Following the unexplained death of Otto Warmbier, a student of University of Virginia who was arrested in North Korea in January of the year 2016, and later suffered serious brain damage while serving a 15 year sentence, the Trump administration is now seeking to ban U.S citizens from entering the country.
Citing a high risk of arrest by North Korea’s authoritarian regime, the decision by Rex Tillerson (U.S Secretary of State), bars use of US passports to travel to, through, or in North Korea. The ban will make North Korea the only country in the world which American citizens are banned from traveling.
The travel ban comes as President Trump searches for more strategies to pressure N. Korea over its’ nuclear weapons and missile tests. Once in effect, United States passports will be completely invalid for travel through, in or to N.Korea, and any Americans wanting to travel to the country will be required to get a special validation passport which will be given by the U.S State Department on a case by case basis. U.S citizens who violate this restriction might face a fine and about 10 years prison sentence for a first offense.
At the moment, the State Department strongly warns Americans not to travel to N.Korea, and officials say that U.S citizens currently in N.Korea should leave before the said restrictions come into effect.
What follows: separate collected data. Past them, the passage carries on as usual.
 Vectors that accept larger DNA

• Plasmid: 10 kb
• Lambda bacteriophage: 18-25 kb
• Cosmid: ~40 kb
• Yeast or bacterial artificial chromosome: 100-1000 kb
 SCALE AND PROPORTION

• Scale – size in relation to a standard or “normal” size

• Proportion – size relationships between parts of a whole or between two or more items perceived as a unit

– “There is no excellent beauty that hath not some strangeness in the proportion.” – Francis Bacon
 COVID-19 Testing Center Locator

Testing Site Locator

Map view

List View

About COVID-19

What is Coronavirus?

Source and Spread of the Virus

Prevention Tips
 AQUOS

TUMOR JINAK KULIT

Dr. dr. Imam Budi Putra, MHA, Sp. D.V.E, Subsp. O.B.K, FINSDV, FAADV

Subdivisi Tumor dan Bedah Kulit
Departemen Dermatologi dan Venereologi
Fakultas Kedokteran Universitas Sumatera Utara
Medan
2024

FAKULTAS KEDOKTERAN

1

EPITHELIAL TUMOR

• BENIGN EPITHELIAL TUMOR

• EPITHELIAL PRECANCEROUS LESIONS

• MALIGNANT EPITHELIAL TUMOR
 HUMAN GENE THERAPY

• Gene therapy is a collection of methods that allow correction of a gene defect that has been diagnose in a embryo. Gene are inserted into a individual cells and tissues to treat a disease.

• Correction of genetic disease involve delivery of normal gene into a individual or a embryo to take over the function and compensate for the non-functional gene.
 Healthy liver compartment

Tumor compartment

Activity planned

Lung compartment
According to their website, Americans who are currently in North Korea are at a high risk of getting arrested and long term detention under the country’s system of law enforcement. The system imposes very harsh sentences for some actions which wouldn’t be considered offenses in the U.S. It continues to say that, since the U.S doesn’t maintain consular or diplomatic relations with N.Korea, the U.S government doesn’t have any means of providing normal consular services to the American citizens in N.Korea.
The travel warning further explains that visitors/travelers should not have any expectations of privacy while in N.Korea, including on their electronic devices. It goes on to list actions which have been considered to be offenses or crimes in the past, like possessing any kind of material that’s considered to be critical to N.Korea, engaging in unauthorized interaction with the locals, showing any kind of disrespect to N.Korea’s former and current leaders, tampering or removing political signs, pictures or slogans of political leaders. Since the year 2009, more than a dozen U.S citizens have been arrested in N.Korea following such violations.
The United States has previously issued similar travel restrictions on traveling to countries such as Cuba, Algeria, Iraq, North Vietnam, Libya, Sudan and Lebanon, during times of serious conflict when it would be unsafe for American citizens to visit the country.